Opinion
December 29, 1911.
Walter B. Walker, for the appellant.
William W. Mumford, for the respondent.
This is an appeal by plaintiff from an order setting aside a verdict in his favor and granting a new trial. The plaintiff sues as assignee of a firm of lawyers upon an account stated between the assignors and defendant, a client. The complaint alleges the rendition of services covering a period of three years; a statement of the account between the parties; the agreement upon a certain sum as the amount due the lawyers; the promise of the defendant to pay; his payment of a small sum on account and his refusal to pay the balance. The answer consists of a general denial of every allegation of the complaint except the copartnership of the attorneys.
The evidence presented a typical case of an account stated, showing a consultation between the lawyers and defendant as to the amount due them; a statement of the amount which they claimed to be due; a discussion as to the amount and as to defendant's liability for some of the charges; a final acquiescence by defendant in the account as presented; the payment of a small sum on account expressly made to evidence his acceptance of the account; and repeated receipts and retention by him of statements of the account without demur or objection. Defendant neither pleaded nor proved that any unfair advantage was taken by him or any mistake made, or that the attorneys had been guilty of any fraud or misrepresentation, and although he had denied in his answer the rendition of any services, he admitted upon the trial that they had rendered services for which he was still indebted to them. The case throughout was tried with great liberality to defendant, and was submitted to the jury with a charge to which he found no objection.

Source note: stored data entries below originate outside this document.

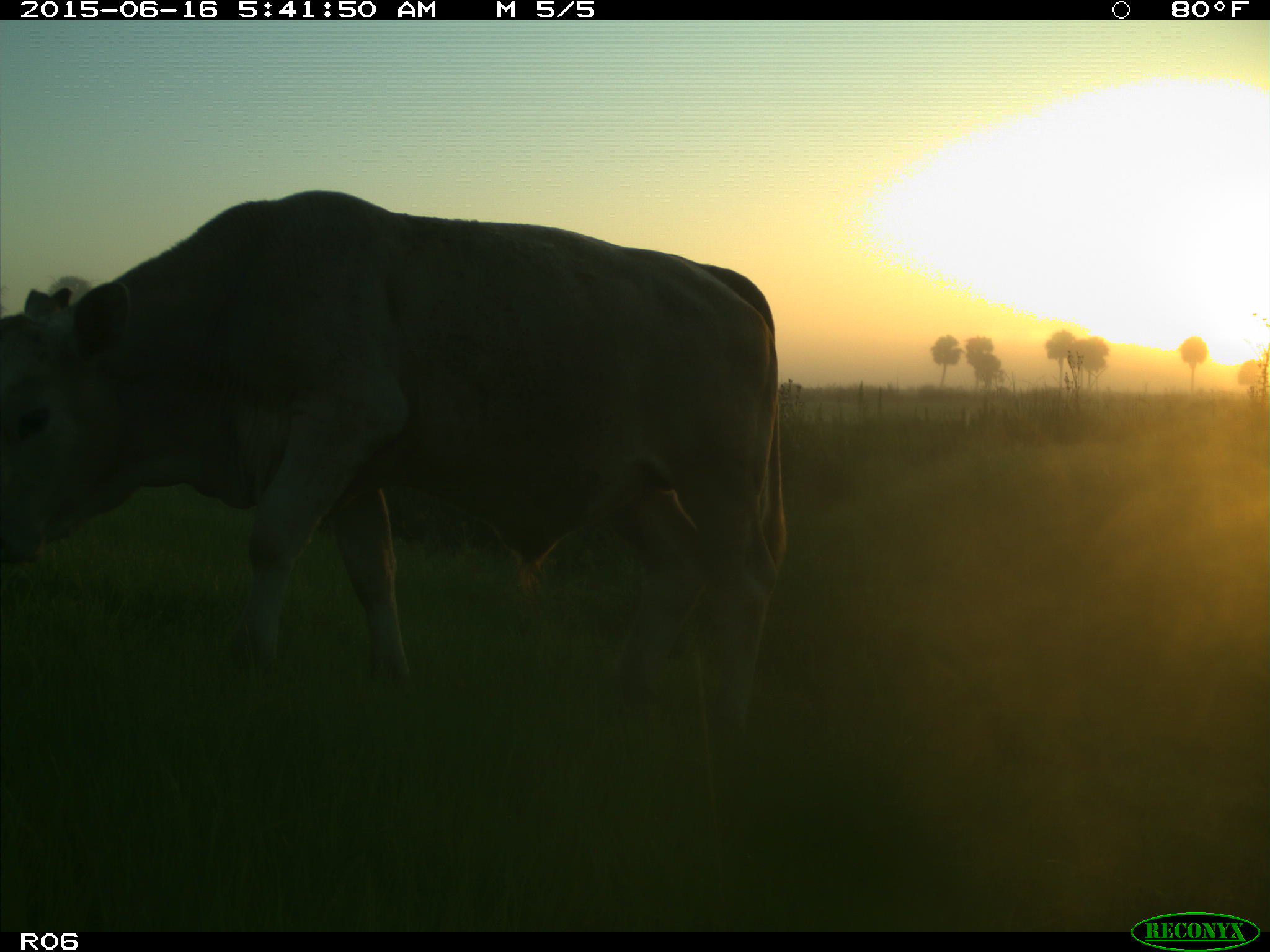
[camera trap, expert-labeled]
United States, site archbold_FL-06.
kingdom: Animalia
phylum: Chordata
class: Mammalia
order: Artiodactyla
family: Bovidae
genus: Bos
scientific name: Bos taurus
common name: domestic cow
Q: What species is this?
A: Bos taurus (domestic cow).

The order setting aside the verdict recites that it is made upon the "exceptions taken by the defendant to the Court's refusal at the close of the plaintiff's case and at the close of all the testimony to dismiss the complaint, and because said verdict is contrary to law." We construe this as meaning that in the opinion of the learned trial justice he should have dismissed the complaint at one stage of the case or the other. If he had done so, on the pleadings and evidence, he certainly would have committed error, for, under the view most favorable to defendant, there were questions of fact for submission to the jury. The verdict was not, in our opinion, contrary to law, nor yet contrary to the evidence, and we can discern no reason for disturbing it, unless it can be said that the relation of attorney and client forbids an enforcible agreement as to the amount to be paid for past services. There is no such rule at law, and while agreements between attorney and client are justly subjected to careful scrutiny, they are certainly not incapable of enforcement when deliberately entered into and untainted by fraud, mistake, false representation or other unfair inducement. The jury were justified in finding upon the evidence that the agreement between the defendant and his lawyers was of this character.
The order appealed from must be reversed and the verdict reinstated, with costs to the appellant.
INGRAHAM, P.J., McLAUGHLIN, CLARKE and DOWLING, JJ., concurred.
Order reversed, with costs, and verdict reinstated.